Exercise directions » Quote the line containing "When comparing (x=356, y=115)" and all lines that follow it in the listing below, exactly as written.

[Extracted records]

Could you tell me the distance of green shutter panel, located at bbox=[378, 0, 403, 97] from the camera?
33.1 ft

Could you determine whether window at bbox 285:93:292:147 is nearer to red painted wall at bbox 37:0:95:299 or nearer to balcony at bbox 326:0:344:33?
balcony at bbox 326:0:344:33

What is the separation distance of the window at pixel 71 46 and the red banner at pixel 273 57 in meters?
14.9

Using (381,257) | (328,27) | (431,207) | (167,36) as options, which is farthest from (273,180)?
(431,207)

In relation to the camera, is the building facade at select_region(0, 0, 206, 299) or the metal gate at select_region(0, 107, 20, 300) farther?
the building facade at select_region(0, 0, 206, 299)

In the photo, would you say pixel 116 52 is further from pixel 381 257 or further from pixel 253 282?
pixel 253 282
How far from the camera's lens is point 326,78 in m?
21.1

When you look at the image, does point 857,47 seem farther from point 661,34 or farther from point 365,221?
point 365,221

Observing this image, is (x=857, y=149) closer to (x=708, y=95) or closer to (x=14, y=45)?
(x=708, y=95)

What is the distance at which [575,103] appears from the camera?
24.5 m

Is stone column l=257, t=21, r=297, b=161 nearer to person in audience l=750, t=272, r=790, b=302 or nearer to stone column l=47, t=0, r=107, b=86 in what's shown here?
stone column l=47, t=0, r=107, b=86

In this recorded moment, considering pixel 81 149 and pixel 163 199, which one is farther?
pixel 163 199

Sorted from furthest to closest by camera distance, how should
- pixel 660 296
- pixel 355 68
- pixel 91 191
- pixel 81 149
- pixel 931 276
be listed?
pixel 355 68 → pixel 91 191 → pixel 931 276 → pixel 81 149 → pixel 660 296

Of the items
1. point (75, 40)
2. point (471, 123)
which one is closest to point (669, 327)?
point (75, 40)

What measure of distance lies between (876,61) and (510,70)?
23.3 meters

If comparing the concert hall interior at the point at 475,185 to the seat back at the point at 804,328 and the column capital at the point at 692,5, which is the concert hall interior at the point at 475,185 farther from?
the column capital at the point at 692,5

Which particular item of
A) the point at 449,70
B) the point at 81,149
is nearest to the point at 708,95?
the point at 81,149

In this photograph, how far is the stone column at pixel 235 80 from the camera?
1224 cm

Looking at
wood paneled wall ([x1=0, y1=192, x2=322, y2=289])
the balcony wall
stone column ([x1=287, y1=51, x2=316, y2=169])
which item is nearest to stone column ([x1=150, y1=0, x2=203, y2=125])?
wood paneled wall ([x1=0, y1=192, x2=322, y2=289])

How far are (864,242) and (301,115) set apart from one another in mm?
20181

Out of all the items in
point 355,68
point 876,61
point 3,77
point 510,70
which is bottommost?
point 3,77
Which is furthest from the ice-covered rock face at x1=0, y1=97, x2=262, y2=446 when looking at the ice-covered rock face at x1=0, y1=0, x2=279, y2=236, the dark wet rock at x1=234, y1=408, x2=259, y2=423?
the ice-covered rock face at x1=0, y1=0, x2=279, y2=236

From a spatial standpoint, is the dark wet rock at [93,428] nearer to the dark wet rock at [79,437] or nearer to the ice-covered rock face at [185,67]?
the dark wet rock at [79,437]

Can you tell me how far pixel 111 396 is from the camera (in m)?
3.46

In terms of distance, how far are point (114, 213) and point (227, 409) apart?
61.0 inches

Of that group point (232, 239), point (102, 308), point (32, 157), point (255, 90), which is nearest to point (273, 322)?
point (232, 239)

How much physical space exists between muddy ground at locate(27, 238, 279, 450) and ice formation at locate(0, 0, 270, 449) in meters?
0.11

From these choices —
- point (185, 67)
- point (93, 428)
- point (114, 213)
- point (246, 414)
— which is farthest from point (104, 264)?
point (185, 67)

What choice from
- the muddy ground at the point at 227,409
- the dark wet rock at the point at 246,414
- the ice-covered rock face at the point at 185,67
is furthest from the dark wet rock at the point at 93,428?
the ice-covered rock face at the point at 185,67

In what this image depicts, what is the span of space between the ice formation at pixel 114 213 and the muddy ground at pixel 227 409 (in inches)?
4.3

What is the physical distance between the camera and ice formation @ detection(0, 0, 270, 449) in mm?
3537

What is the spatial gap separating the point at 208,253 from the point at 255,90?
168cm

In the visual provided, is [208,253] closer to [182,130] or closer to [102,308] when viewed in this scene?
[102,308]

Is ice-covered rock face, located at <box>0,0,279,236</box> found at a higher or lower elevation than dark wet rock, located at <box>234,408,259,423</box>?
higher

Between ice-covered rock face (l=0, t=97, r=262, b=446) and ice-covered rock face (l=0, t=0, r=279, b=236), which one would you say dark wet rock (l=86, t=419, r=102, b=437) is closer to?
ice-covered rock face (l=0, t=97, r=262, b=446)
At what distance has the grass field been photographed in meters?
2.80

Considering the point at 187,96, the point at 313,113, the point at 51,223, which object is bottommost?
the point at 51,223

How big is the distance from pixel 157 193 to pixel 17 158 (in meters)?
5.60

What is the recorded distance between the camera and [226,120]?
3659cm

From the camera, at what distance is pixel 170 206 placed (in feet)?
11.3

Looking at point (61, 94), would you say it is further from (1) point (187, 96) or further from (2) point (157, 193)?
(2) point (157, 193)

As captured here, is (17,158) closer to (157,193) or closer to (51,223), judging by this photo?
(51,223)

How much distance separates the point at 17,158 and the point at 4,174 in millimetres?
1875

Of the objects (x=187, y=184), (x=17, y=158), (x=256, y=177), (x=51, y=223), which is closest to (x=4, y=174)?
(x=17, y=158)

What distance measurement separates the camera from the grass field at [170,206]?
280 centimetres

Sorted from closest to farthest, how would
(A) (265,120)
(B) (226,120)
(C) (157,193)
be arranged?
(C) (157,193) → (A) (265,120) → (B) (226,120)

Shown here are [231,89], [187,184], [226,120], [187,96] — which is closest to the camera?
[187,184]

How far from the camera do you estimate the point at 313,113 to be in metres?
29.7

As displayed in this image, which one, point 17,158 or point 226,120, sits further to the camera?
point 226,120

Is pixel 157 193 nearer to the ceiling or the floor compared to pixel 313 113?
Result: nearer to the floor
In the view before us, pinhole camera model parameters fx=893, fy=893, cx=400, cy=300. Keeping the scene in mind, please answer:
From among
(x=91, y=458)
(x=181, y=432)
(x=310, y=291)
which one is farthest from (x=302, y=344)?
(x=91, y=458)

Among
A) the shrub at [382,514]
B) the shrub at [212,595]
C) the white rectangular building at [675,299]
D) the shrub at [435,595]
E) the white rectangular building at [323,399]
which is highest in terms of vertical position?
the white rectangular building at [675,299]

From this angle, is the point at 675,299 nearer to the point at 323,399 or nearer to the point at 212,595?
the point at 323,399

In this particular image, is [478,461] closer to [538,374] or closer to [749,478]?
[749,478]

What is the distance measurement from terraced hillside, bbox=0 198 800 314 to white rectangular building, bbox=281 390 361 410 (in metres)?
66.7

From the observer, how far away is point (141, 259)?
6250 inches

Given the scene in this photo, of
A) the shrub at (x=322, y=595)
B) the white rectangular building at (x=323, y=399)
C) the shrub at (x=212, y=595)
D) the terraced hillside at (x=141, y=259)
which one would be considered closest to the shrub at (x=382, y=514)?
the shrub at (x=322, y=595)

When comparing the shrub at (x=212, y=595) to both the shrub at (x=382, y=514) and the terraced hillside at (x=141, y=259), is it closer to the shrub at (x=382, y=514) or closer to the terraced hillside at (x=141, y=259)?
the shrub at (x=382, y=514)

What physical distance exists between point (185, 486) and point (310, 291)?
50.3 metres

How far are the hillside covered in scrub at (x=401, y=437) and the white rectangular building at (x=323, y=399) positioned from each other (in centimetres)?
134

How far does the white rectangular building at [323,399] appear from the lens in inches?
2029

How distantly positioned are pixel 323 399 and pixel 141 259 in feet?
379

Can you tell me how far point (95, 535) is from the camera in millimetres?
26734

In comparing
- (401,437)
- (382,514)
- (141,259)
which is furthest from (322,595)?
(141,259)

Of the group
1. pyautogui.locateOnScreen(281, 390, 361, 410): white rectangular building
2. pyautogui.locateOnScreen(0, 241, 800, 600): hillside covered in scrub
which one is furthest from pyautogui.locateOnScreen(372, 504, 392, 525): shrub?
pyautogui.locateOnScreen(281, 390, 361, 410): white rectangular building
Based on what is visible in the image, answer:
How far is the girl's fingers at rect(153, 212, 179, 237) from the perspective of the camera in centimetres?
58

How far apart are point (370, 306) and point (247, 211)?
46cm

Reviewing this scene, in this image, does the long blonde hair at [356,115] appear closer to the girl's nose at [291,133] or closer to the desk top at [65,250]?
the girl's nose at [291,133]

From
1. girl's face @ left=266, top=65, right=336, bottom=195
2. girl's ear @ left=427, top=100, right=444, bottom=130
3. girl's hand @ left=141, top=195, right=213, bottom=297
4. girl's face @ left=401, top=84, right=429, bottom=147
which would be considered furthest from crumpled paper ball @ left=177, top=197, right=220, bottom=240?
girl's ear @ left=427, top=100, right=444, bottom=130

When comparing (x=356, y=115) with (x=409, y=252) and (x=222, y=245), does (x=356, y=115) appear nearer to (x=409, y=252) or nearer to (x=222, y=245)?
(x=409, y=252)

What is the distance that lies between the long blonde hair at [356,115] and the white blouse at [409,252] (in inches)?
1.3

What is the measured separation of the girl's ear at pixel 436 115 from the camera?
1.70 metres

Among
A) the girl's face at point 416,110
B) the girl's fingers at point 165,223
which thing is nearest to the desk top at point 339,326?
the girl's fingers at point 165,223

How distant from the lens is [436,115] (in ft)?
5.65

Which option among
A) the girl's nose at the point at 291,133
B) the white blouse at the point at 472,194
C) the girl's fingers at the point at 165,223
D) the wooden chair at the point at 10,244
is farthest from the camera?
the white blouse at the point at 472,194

The completed task »
When comparing (x=356, y=115) with (x=409, y=252) and (x=222, y=245), does (x=356, y=115) appear nearer to (x=409, y=252) or nearer to (x=222, y=245)?
(x=409, y=252)

What is the distance that lies between the long blonde hair at [356,115] and the white blouse at [409,252] (in inches)?
1.3

What is the measured separation of the girl's ear at pixel 436 115 from the camera?
1.70 metres

Among
A) the girl's face at point 416,110
B) the girl's fingers at point 165,223
which thing is nearest to the desk top at point 339,326?
the girl's fingers at point 165,223

How distant from the lens is [436,115] (in ft)?
5.65

Which option among
A) the girl's nose at the point at 291,133
B) the white blouse at the point at 472,194
C) the girl's fingers at the point at 165,223
D) the wooden chair at the point at 10,244
is farthest from the camera?
the white blouse at the point at 472,194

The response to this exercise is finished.